Marianne Williamson is not a serious candidate for president. The spiritualist and self-help icon is polling around 0 percent, and her message—a crunchy mix of New Age pronouncements and denunciations of Donald Trump—don't seem likely to appeal to anyone without one foot in the astral plane. While some observers have compared her outsider campaign to Trump's successful effort, the reality TV host had strong polling performances out of the gate starting in 2015 and gave Republican voters a version of what they had been hearing on Fox News for years. Williamson, on the other hand, seems utterly outside politics.
That's why candidates should pay attention to what she's doing.
Tuesday night's Democratic debate was marked by a lot of conflict between progressive candidates who back expansive programs like Medicare for All—chiefly Elizabeth Warren and Bernie Sanders—and moderates who derided these plans as too expensive or not politically viable. Though the format (and aggressive moderators) made this argument sometimes difficult to untangle, there are serious questions, both political and practical, about the best way to get to a point where all Americans have health insurance.
But there's also a serious question about whether this kind of argument is even worthwhile right now. In one of the debate's most notable moments, Williamson talked about how Trump had "gutted the Clean Water Act," a move poised to disproportionately harm communities of color like Flint, Michigan. She went on: "If you think any of this wonkiness is going to deal with this dark psychic force of the collectivized hatred that this president is bringing up in this country, then I’m afraid that the Democrats are going to see some very dark days."
Many Democratic voters want to hear details about policy and what their candidates would do in the White House. But they also want a counter to Trumpism, which to left-leaning people can feel like a weight pressing down from the sky. When Williamson says, "We need more than a political-insider game and wonkiness and intellectual argument. Those things will not defeat Donald Trump. We need some radical truth-telling," she is speaking to the idea that a political campaign is much more than a collection of policies. It's a way to inspire people, to break through apathy and cynicism.
That's not to say the other Democratic candidates are uninspiring. And the critique of Democrats as soulless wonks is hardly original. But what Williamson showed was that this line of thinking powerfully connects with voters. She was clearly able to break through in a way that, for example, John Hickenlooper was not—she was the most searched-for candidate on Google after the debate. It's almost certainly because she's unafraid of embracing big, abstract ideas and using vivid language like "dark psychic force" that many mainstream politicians might be afraid of.
That’s not to say we should just blindly embrace Williamson. She has a history of saying vile things about fat people and spreading dangerous myths about antidepressants and vaccines.

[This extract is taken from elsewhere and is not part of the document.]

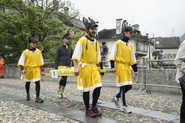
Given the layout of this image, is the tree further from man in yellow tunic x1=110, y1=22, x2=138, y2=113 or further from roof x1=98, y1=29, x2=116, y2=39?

She's also been called out for supposedly once telling AIDS patients to skip their meds, a charge she denies. If she were a viable candidate as Trump was in 2016, Democrats would need to band together to combat her anti-science views.
But while voters probably won't ever warm to Williamson enough to make her a credible candidate, her ability to get Democrats to stand up and listen, to wake up a little bit after three years of Trump, shouldn't be dismissed. Looking and sounding "presidential" in the old sense doesn't work anymore—just ask the dozen white male elected officials in the polling basement with Williamson, or just ask Trump. Everyone understands her when she says there's a "dark psychic force" unleashed upon the country, and everyone knows that mere wonkiness won't fix it. If you won't engage in psychic warfare, get off the stage.